An exception to this general rule occurs when selecting on computed columns rather than native columns. If the selection that reduces the table the most is based on a computed column where the value expression is expensive to compute, it could be better to make smaller selections first. For example, you need to make a selection based on a column whose value expression depends on multiple g_functions and a link to another worksheet. This selection will produce a worksheet that is 1% of the original table size. You also need to make a selection on a native column that will reduce the table to 10% of it's original size. Although the selection on the computed will produce a greater reduction, due to the cost in evaluating this column, it's better to evaluate it on less of the table. Therefore, you should make the selection on the native column first.

Additionally, unless necessary try to avoid creating computed columns for the purpose of making selections. Instead, use the value expression of the <willbe> as the value expression of the <sel> operation. For example, instead of creating a boolean column using g_first1(G;S;X) and then using that boolean column as the value expression of a selection, use the g_function directly in the selection.

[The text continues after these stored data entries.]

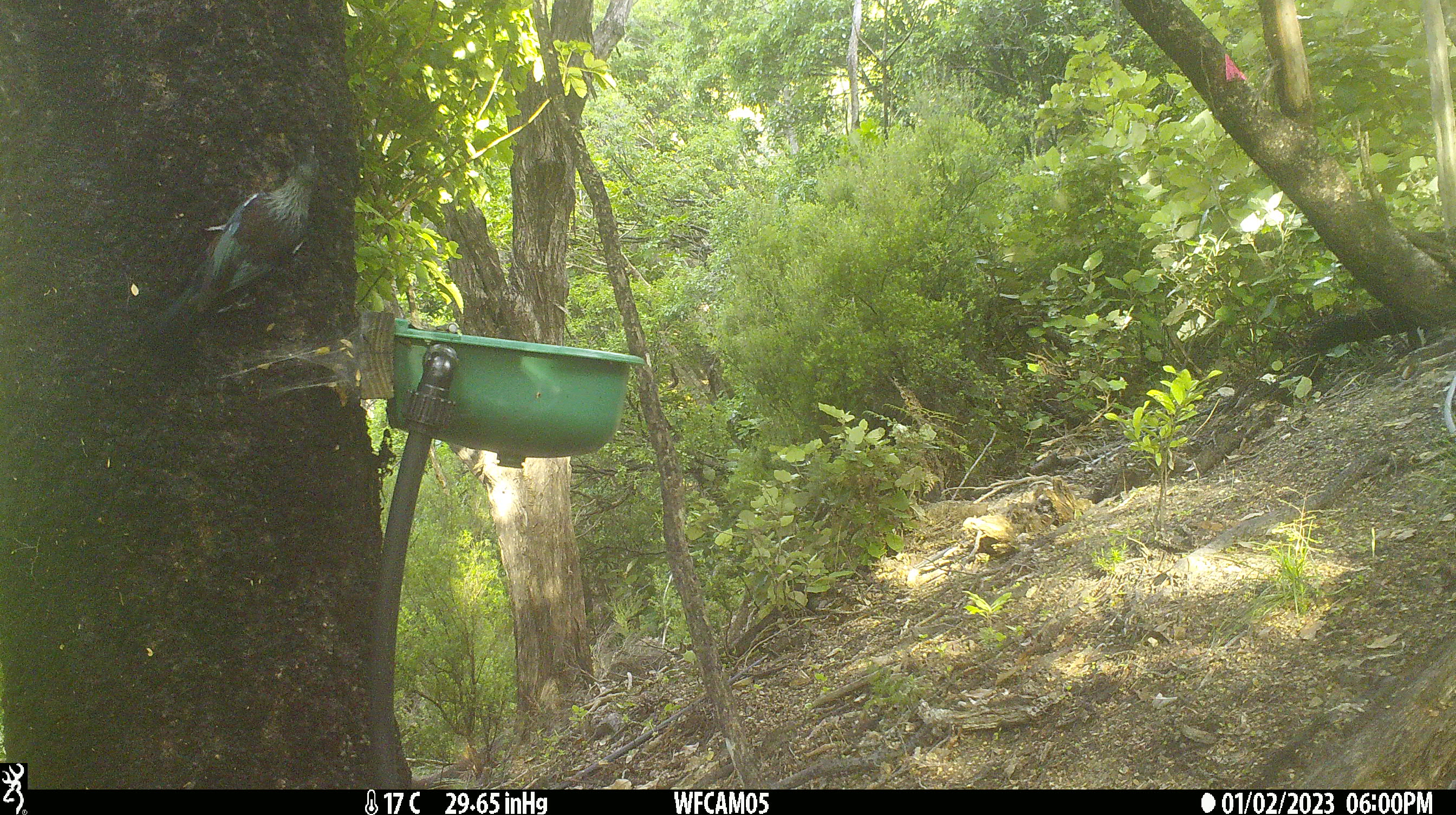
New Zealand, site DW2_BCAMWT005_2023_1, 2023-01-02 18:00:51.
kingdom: Animalia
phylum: Chordata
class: Aves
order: Passeriformes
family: Meliphagidae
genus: Prosthemadera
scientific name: Prosthemadera novaeseelandiae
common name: tui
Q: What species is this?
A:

Furthermore, making selections on indexed columns is faster than making selections on non-indexed columns. You can determine if a column is indexed by viewing the information about the table. If there are any indexed columns, they will be listed there.

Example

Say you want to find the sum of sales per group for a specific date, store, and department. The following example explores the impact of the order in which you make your selections before completing your analysis.

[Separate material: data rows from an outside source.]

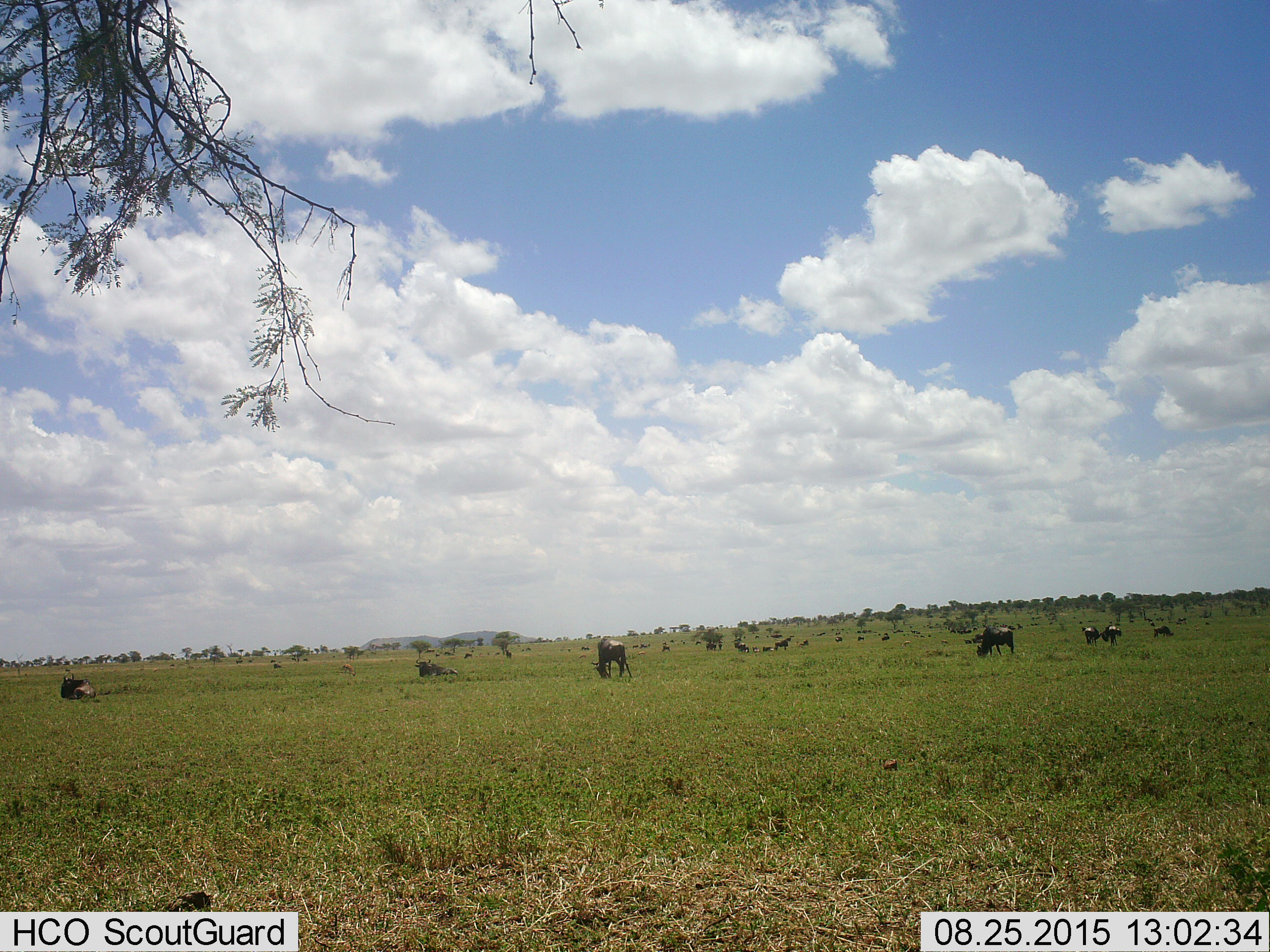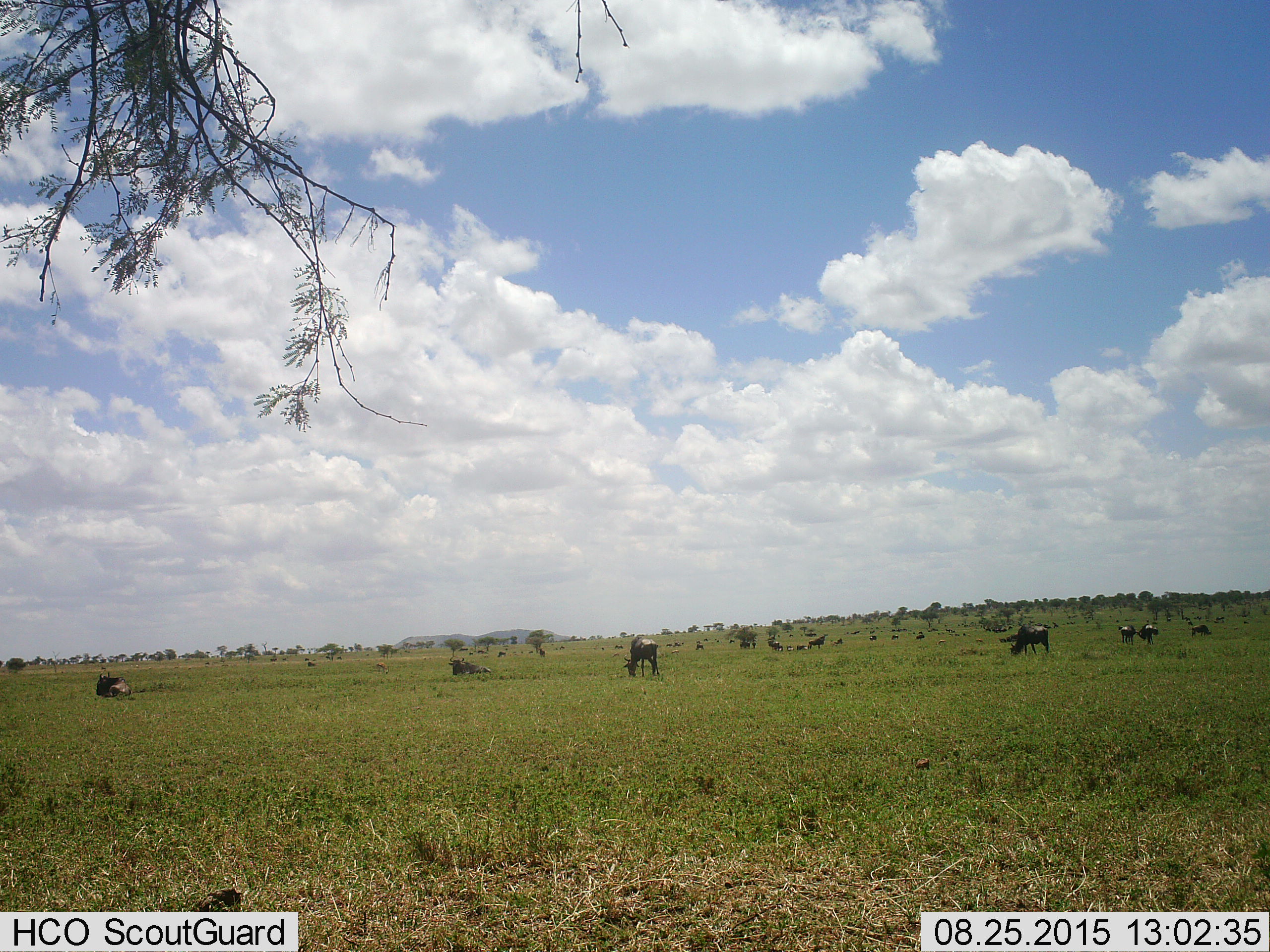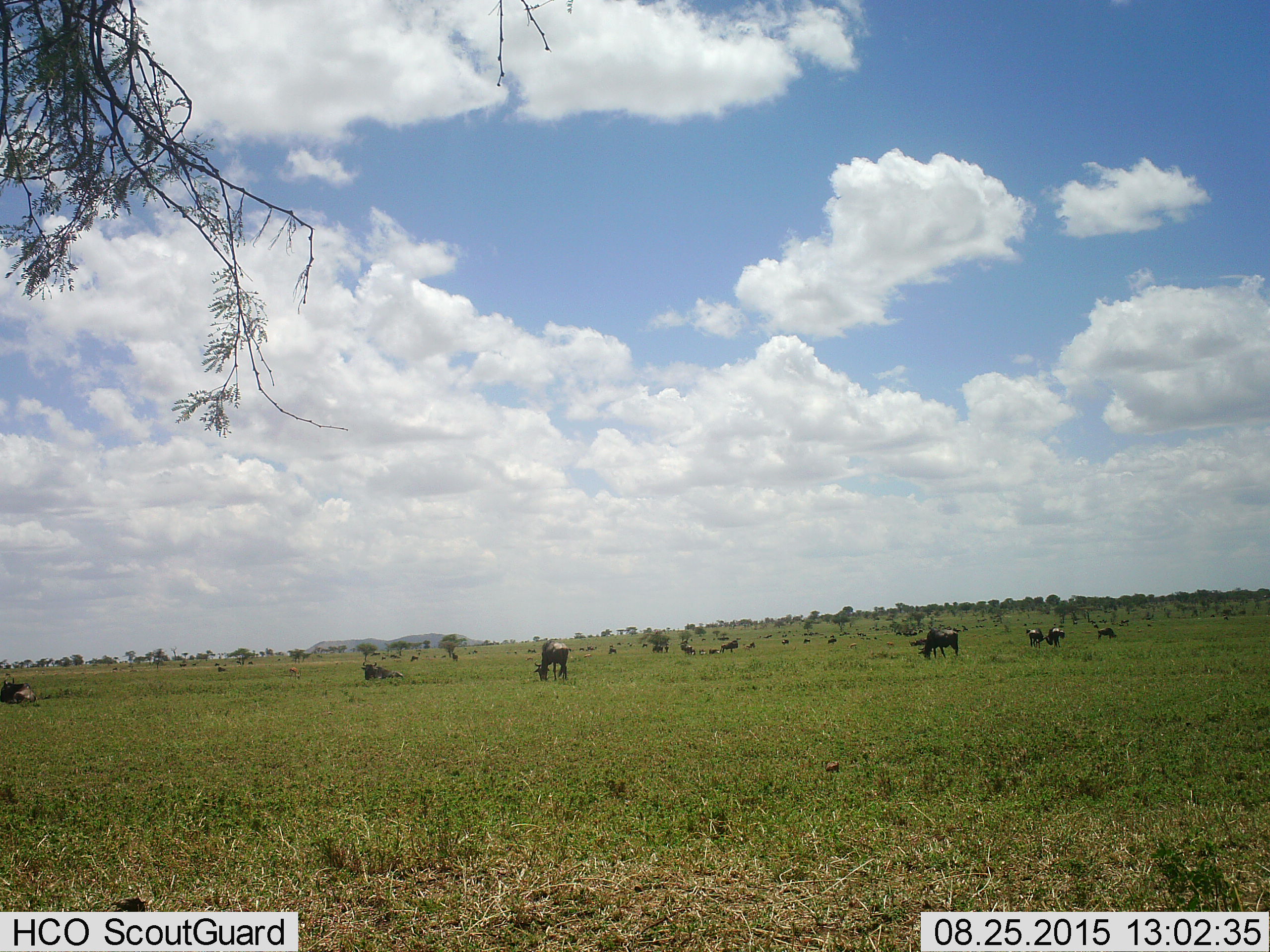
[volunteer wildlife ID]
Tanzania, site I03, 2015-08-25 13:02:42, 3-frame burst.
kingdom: Animalia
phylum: Chordata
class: Mammalia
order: Artiodactyla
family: Bovidae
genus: Connochaetes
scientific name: Connochaetes taurinus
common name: blue wildebeest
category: wildebeest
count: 11-50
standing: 71%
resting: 71%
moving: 29%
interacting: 14%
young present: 14%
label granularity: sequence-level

For this example, the path of the base table is pub.doc.retail.altseg.sales_detail_sku, and it has 28,888,576 rows.

Consider the following order of selections:

<sel value="store=25"/>
<sel value="trans_date=20160621"/>
<sel value="dept=13"/>

Selecting the store reduces the worksheet to 3,656,764 rows. Then selecting the date reduces it further to 4,970 rows, until ultimately you're left with 182 rows after selecting the department.

Now, consider what happens when the selections are ordered differently:

<sel value="dept=13"/>
<sel value="store=25"/>
<sel value="trans_date=20160621"/>

With this order of selections, you go from 28,888,576 rows to 978,850 to 177,463, and then finally to 182 rows.

Lastly, consider this ordering:

<sel value="trans_date=20160621"/>
<sel value="dept=13"/>
<sel value="store=25"/>

When you select the date first, you reduce the worksheet to 17,693 rows. From there, you go down to 449 rows after the department selection and then to 182 rows after selecting the store.

As you can see, there is one selection that reduces the worksheet significantly more than the other two. By selecting the date first, you reduce the worksheet by about 99.9% right away. This leaves a very small percentage of rows for the next <sel> to operate on. However, if you select the store first, you still have 13% of the rows on which the second selection will operate.